Nachruf auf Hannah Pick-GoslarSie vergass nie, was ihr Anne Frank beim letzten Treffen sagte
Hannah war Annes beste Freundin. Kurz vor deren Tod trafen sich die beiden Mädchen im KZ Bergen-Belsen.

Sie hatte drei Kinder, elf Enkel und 31 Urenkel. Sprach man sie darauf an, soll sie laut der Anne-Frank-Stiftung jeweils gesagt haben: «Das ist meine Antwort an Hitler.»
Hannah Pick-Goslar war die Kindheitsfreundin von Anne Frank. Die beiden Mädchen waren mit ihren Familien nach Amsterdam geflohen, gingen in dieselbe jüdische Schule und lebten im selben Mietshaus. In ihrem Tagebuch nennt Anne Frank die Freundin oft «Hanneli» und lobt deren Ehrlichkeit.
«Wir waren alles andere als anständig», erzählte Pick-Goslar einmal in einem Interview mit dem «Spiegel». Sie seien wild und frech gewesen und hätten sich einen Spass daraus gemacht, aus dem Fenster Passanten nass zu spritzen. Hannahs Mutter habe über die Spiel- und Schicksalsgefährtin ihrer Tochter gesagt: «Gott weiss alles – und Anne weiss alles besser.»

Mit der kindlichen Unbeschwertheit, welche die beiden Mädchen in Amsterdam trotz allem verteidigen, ist es vorbei, als Holland im Mai 1940 von den Nazis besetzt wird. Nun müssen sie den gelben Stern tragen und dürfen weder ins Schwimmbad noch in den Stadtpark. Am 7. Juli 1942, als Hannah ihre Freundin zum Spielen abholen will, ist sie plötzlich nicht mehr da. Anne Franks Familie sei in die Schweiz geflüchtet, behauptet ein früherer Untermieter. In Wahrheit hat sie sich im «Hinterhaus» versteckt, das dank Anne Franks Tagebuch weltberühmt werden sollte.
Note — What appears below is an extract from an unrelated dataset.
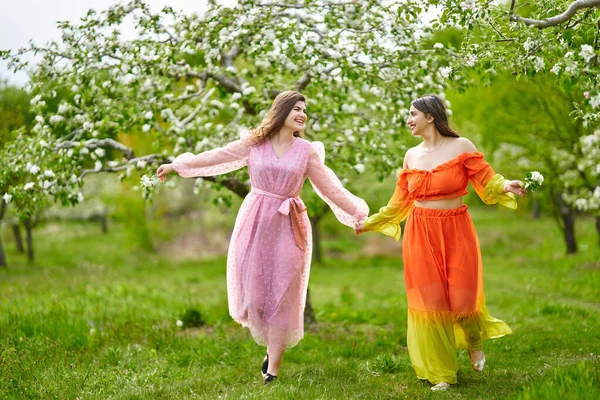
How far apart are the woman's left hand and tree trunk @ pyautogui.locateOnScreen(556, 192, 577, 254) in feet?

Ein knappes Jahr später fallen Hannah und ihre Familie bei einer Razzia in die Gewalt der Nazis. Sie werden zunächst ins holländische Durchgangslager Westerbork gebracht und später ins Konzentrationslager Bergen-Belsen deportiert. Hier trifft Hannah ihre Freundin wieder, von der sie geglaubt hat, sie lebe in Sicherheit in der Schweiz.
«Sie war ein gebrochenes Mädchen.»
«Ich habe niemanden mehr», sagt Anne Frank, deren Schwester Margot im Sterben liegt. Irrtümlicherweise glaubt sie, ihr Vater, der den Holocaust überleben wird, sei tot. Anne habe über die Kälte und über unerträglichen Hunger geklagt, wird Hannah Pick-Goslar später im «Spiegel» erzählen. Dreimal sehen sich die beiden, aber immer nur kurz. «Sie war ein gebrochenes Mädchen. Das war nicht mehr die Anne, die ich kannte.» Und ihr Leben lang lässt Hannah der Gedanke nicht los, Anne Franks Lebenskraft hätte vielleicht für die paar Wochen bis zur Befreiung des Lagers ausgereicht, wenn sie ihren Vater nicht verloren geglaubt hätte.
Zwei Jahre nach Kriegsende wandert Hannah Pick-Goslar nach Jerusalem aus. Sie kehrt aber immer wieder nach Deutschland und Holland zurück, um ihre Geschichte zu erzählen. Sie tut es nüchtern, lässt sich selten von Emotionen überwältigen und antwortet auf die Frage, ob die Erinnerungen an all den Schrecken nicht unerträglich seien, mit den Worten: «Na ja, manchmal träume ich schlecht.»
Über ihre Freundschaft zu Anne Frank spricht Hannah Pick-Goslar im Buch «Erinnerungen an Anne Frank: Nachdenken über eine Kinderfreundschaft». Unter dem Titel «Meine beste Freundin Anne Frank» wurde ihre Geschichte ausserdem verfilmt. Am Freitag ist Hannah Pick-Goslar im Alter von 93 Jahren in Jerusalem gestorben.